* **Request 1**:
Would you print word for word the dataset entries from the line with "What is the distance from" up to and including the line with "20.3 meters"?
>> Begin Supplied text
On 9/21/07, Tom Lane <tgl@sss.pgh.pa.us> wrote:

Shouldn't we be able to prune rows that have been inserted and deleted
by the same transaction? I'd have hoped to see this example use only
one heap page ...

Not before the transaction commits ? In the test, we update a single tuple
10000 times in the same transaction. So there is no opportunity to prune.

Thanks,
Pavan

--
Pavan Deolasee
EnterpriseDB http://www.enterprisedb.com

tgl@sss.pgh.pa.us

over 18 years ago

In reply to: Pavan Deolasee (#6)

Re: HOT is applied

"Pavan Deolasee" <pavan.deolasee@gmail.com> writes:

On 9/21/07, Tom Lane <tgl@sss.pgh.pa.us> wrote:

Shouldn't we be able to prune rows that have been inserted and deleted
by the same transaction? I'd have hoped to see this example use only
one heap page ...

Not before the transaction commits ? In the test, we update a single tuple
10000 times in the same transaction. So there is no opportunity to prune.

[ looks a bit more ... ] Hm, the test I was thinking of was this one
at the end of HeapTupleSatisfiesVacuum:

if (TransactionIdEquals(HeapTupleHeaderGetXmin(tuple),
HeapTupleHeaderGetXmax(tuple)))
{
/*
* Inserter also deleted it, so it was never visible to anyone else.
* However, we can only remove it early if it's not an updated tuple;
* else its parent tuple is linking to it via t_ctid, and this tuple
* mustn't go away before the parent does.
*/
if (!(tuple->t_infomask & HEAP_UPDATED))
return HEAPTUPLE_DEAD;
}

but control never gets that far because neither xmin nor xmax is
committed yet. We could fix that, probably, by considering the
xmin=xmax case in the xmin-in-progress case further up; but the
HEAP_UPDATED exclusion is still a problem. Still, it seems like this
is leaving some money on the table when you think about pruning a HOT
chain. Can we improve on it easily?

regards, tom lane

pavan.deolasee@gmail.com

over 18 years ago

In reply to: Tom Lane (#7)

Re: HOT is applied

On 9/21/07, Tom Lane <tgl@sss.pgh.pa.us> wrote:

but control never gets that far because neither xmin nor xmax is
committed yet. We could fix that, probably, by considering the
xmin=xmax case in the xmin-in-progress case further up; but the
HEAP_UPDATED exclusion is still a problem. Still, it seems like this
is leaving some money on the table when you think about pruning a HOT
chain. Can we improve on it easily?
>> End Supplied text
>> Begin Supplied entries
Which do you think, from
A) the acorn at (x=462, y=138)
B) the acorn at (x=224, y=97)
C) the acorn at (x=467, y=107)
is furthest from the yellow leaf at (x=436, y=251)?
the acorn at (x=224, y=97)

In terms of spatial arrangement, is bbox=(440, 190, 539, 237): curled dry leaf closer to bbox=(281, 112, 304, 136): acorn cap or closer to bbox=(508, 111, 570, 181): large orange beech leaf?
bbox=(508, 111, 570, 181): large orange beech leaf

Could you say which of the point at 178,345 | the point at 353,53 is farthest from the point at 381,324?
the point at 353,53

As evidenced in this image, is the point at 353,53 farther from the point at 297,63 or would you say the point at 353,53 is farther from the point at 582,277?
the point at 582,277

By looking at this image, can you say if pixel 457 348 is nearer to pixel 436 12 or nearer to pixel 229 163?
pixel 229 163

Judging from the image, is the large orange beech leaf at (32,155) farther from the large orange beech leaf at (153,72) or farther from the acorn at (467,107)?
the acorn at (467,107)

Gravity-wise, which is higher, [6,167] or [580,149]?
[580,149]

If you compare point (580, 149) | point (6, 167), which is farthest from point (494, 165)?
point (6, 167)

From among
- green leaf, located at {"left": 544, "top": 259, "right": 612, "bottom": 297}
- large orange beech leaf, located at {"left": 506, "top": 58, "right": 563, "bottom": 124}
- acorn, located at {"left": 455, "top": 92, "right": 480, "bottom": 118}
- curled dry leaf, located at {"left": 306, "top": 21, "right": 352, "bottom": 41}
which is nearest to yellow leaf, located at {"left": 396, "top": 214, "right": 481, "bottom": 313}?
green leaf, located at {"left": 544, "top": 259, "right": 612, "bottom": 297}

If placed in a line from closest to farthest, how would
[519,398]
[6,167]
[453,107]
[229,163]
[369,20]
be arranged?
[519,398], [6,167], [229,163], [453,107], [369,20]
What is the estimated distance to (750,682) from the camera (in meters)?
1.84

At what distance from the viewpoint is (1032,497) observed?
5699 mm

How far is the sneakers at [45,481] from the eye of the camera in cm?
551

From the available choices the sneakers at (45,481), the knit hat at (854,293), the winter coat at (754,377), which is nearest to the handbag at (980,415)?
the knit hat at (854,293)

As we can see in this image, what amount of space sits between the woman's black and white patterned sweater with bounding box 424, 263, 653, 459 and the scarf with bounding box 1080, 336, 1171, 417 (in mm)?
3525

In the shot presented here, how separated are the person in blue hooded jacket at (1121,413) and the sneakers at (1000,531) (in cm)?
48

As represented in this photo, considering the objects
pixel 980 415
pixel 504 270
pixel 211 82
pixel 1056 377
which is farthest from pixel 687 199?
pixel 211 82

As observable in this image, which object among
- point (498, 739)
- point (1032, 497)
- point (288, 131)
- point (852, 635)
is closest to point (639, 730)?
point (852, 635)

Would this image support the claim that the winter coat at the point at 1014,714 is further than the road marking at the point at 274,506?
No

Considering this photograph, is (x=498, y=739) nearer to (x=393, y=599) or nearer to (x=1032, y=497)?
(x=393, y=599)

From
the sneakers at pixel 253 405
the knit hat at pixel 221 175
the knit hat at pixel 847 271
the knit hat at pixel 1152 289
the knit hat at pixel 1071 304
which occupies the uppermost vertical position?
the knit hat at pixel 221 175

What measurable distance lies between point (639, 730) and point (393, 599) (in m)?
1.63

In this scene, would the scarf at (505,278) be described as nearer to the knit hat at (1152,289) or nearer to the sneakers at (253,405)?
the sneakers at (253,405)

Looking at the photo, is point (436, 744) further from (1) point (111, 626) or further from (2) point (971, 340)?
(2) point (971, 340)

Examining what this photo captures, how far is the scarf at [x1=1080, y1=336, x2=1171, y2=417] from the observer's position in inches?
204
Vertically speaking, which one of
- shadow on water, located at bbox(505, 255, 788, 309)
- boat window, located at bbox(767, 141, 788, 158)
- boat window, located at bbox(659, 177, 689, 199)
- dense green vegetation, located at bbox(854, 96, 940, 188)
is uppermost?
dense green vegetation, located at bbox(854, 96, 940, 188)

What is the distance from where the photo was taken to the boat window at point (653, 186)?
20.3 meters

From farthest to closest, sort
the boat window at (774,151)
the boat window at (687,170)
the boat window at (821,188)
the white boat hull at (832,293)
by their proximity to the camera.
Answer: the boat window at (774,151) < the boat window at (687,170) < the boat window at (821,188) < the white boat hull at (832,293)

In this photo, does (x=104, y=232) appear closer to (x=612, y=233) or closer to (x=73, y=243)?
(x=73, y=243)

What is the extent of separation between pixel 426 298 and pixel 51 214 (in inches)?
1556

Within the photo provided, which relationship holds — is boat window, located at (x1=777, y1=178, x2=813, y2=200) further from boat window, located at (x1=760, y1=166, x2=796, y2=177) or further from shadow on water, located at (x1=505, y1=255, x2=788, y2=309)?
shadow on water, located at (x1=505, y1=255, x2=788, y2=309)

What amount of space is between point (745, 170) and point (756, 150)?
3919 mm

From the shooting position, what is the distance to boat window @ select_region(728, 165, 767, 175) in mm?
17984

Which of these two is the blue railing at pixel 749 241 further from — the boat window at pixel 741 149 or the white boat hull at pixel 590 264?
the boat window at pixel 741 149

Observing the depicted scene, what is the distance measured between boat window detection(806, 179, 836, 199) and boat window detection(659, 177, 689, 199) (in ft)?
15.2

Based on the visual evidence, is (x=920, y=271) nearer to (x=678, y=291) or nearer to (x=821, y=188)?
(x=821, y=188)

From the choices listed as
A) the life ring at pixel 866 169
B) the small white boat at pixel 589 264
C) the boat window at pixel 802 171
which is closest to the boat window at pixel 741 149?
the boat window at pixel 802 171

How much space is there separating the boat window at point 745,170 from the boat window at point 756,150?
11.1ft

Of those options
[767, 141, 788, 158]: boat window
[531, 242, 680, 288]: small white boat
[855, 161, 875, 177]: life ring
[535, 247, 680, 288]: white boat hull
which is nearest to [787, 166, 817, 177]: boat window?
>> End Supplied entries
* **Request 2**:
Can you proceed with the mailing-list thread on HOT tuple pruning, starting right after its final line?

* **Right answer 1**:
What is the distance from where the photo was taken to the boat window at point (653, 186)?
20.3 meters

* **Right answer 2**:
May be we can, but it would get a bit tricky. There might be a transaction
looking at the first tuple in the chain and waiting for this
(inserting-deleting)
transaction to finish. If the waiting transaction is running in READ
COMMITTED
mode, it would then follow the update chain. Removing any intermediate
tuples without fixing the previous tuple's xmax/ctid (or redirected line
pointer)
would be tricky.

Thanks,
Pavan

--
Pavan Deolasee
EnterpriseDB http://www.enterprisedb.com

Bruce Momjian

bruce@momjian.us

over 18 years ago

In reply to: Heikki Linnakangas (#2)

Re: HOT is applied

Heikki Linnakangas wrote:

Tom Lane wrote:

I've committed the HOT patch.

Thanks, much easier to work with it now that it's in.

I'd still like to think about whether we
can be smarter about when to invoke pruning, but that's a small enough
issue that the patch can go in without it.

Yeah. I'm doing some micro-benchmarking, and the attached test case is
much slower with HOT. It's spending a lot of time trying to prune, only
to find out that it can't.

Instead of/in addition to avoiding pruning when it doesn't help, maybe
we could make HeapTupleSatisfiesVacuum cheaper.

I'm going to continue testing, this is just a heads-up that HOT as
committed seriously hurts performance in some cases. (though one can
argue that this test case isn't a very realistic one.)

This might be a simplistic question but if the page is +90% full and
there is a long-lived transaction, isn't Postgres going to try pruning
on each page read access?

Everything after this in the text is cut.